For the foregoing reasons, the judgment of the trial court is reversed and this matter is remanded to the trial court with instructions to enter an order for a devolutive appeal. The record on appeal shall include a transcript of the January 14, 1993 hearing on the exceptions, if these proceedings were recorded and/or transcribed. Once the record is lodged and appellate briefs are filed, the matter shall be placed on the next available appellate calendar. Costs of this appeal are assessed to the defendant, East Carroll Detention Center.

REVERSED AND REMANDED.

NOTES

[1] Walter Johnson v. East Carroll Detention Center, 25,593 (La.App. 2d Cir. 07/13/93).

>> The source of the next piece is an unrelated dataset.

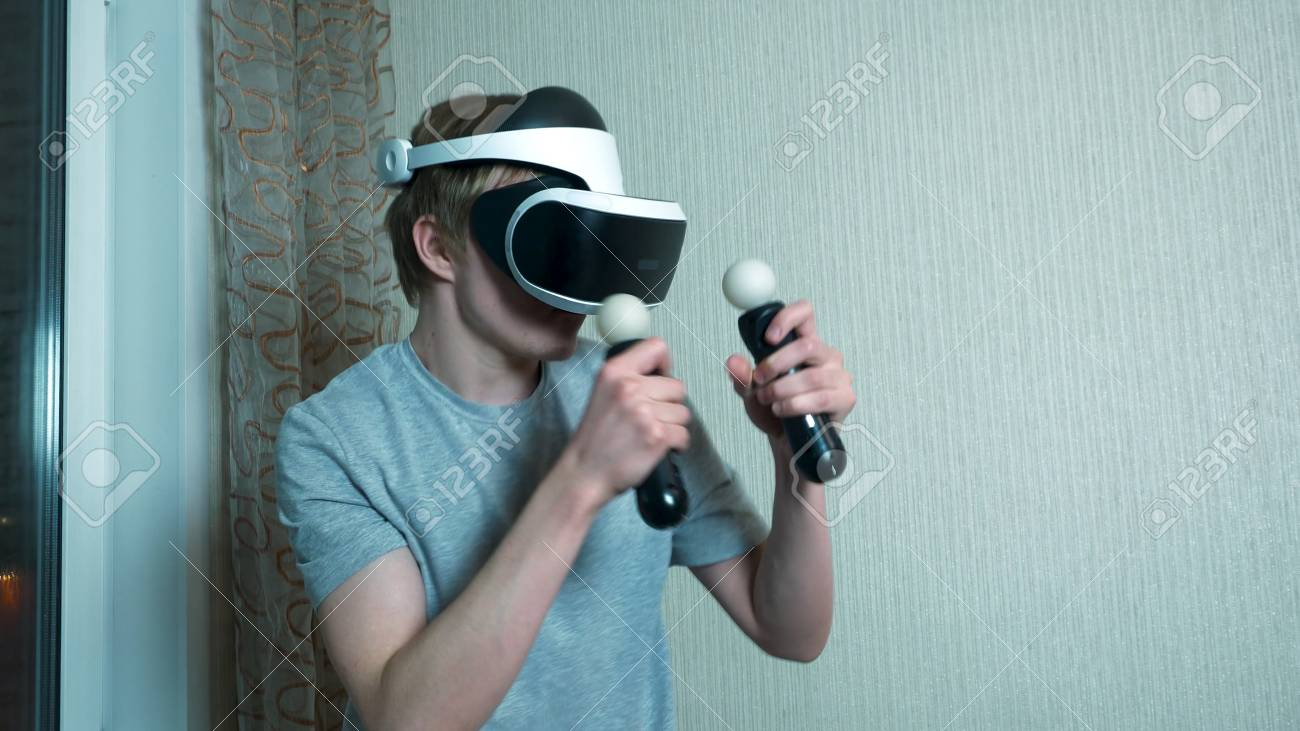 76478fb46356 Young man playing with virtual reality glasses and video game controller  isolated on a gray background. Man play on VR using joystick.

[2] Johnson also contends that the trial court erred in dismissing his petition without allowing him an opportunity to amend to cure any errors raised by peremptory exceptions and further erred in denying his motion to amend his petition. However, we do not reach these arguments as they are not properly before this court on this appeal.

[3] The sole certificate in the record is one dated August 11, 1993, indicating that a certified copy of the judgment of dismissal rendered January 14, 1993 and signed January 20, 1993, was mailed to Johnson on or about March 9, 1993, and again on August 11, 1993. The certificate apparently refers to the copy mailed by the judge's office in March 1993. Thus, the clerk of court did not comply with the requirements of LSA-C.C.P. Art. 1913 until August 11, 1993, more than three months after Johnson's May 5, 1993 motion for appeal was denied as untimely.

[4] We note that if the March 9, 1993 mailing were considered proper service, triggering the running of new trial and appeal delays, Johnson's May 5, 1993 motion for appeal would be timely.

[5] Subsequent to the hearing, defense counsel filed two affidavits into the record. These affidavits indicate that Johnson was served with the order setting the date of the hearing on exceptions and the order setting the date of the hearing on the sufficiency of service. Both affidavits comply with LSA-C.C.P. Art. 1235.1 by stating that the affiant is designated by the warden to serve court papers, documents, and notices on inmates, the affiant personally served the document on Johnson, and the date on which such service was made. Additionally, each affidavit includes exhibits showing the document served and a receipt signed by Johnson.

Although these affidavits indicate that Johnson was properly served in these instances, they are immaterial to the determination of whether notice of the judgment of dismissal was properly served on Johnson. Furthermore, the presence of these affidavits in the record makes such evidence of proper service of the judgment of dismissal conspicuous in its absence.